■ **Given request**: Switch "ventilation screen" to "ventilation grille" in the items from the line containing "How far would" through the end of the items, and reproduce those lines with everything else unchanged.

Items from a data source
──────────

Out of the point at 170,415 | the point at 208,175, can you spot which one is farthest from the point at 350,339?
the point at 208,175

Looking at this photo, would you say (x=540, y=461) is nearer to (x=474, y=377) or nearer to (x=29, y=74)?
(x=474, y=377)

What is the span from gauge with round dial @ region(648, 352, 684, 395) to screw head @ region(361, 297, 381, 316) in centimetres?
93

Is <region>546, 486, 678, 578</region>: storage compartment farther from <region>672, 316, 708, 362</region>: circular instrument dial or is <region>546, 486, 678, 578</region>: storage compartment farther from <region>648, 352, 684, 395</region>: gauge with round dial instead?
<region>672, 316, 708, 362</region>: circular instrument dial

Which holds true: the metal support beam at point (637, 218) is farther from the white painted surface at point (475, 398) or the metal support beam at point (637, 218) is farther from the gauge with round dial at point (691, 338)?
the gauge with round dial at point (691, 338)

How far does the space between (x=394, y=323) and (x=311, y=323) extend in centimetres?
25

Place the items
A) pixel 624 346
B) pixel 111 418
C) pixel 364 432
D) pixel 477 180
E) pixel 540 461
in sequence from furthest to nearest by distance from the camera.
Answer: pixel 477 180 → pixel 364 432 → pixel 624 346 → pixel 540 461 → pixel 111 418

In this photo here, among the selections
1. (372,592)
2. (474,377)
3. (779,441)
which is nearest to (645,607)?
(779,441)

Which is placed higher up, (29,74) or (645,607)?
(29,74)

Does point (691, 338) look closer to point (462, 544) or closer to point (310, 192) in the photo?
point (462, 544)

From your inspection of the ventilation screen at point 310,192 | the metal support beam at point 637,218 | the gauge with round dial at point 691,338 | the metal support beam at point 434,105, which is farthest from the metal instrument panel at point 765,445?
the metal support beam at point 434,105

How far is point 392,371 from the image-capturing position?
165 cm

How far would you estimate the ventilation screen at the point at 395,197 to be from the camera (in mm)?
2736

──────────

■ **Result of the exercise**:
How far would you estimate the ventilation grille at the point at 395,197 to be from the camera (in mm)?
2736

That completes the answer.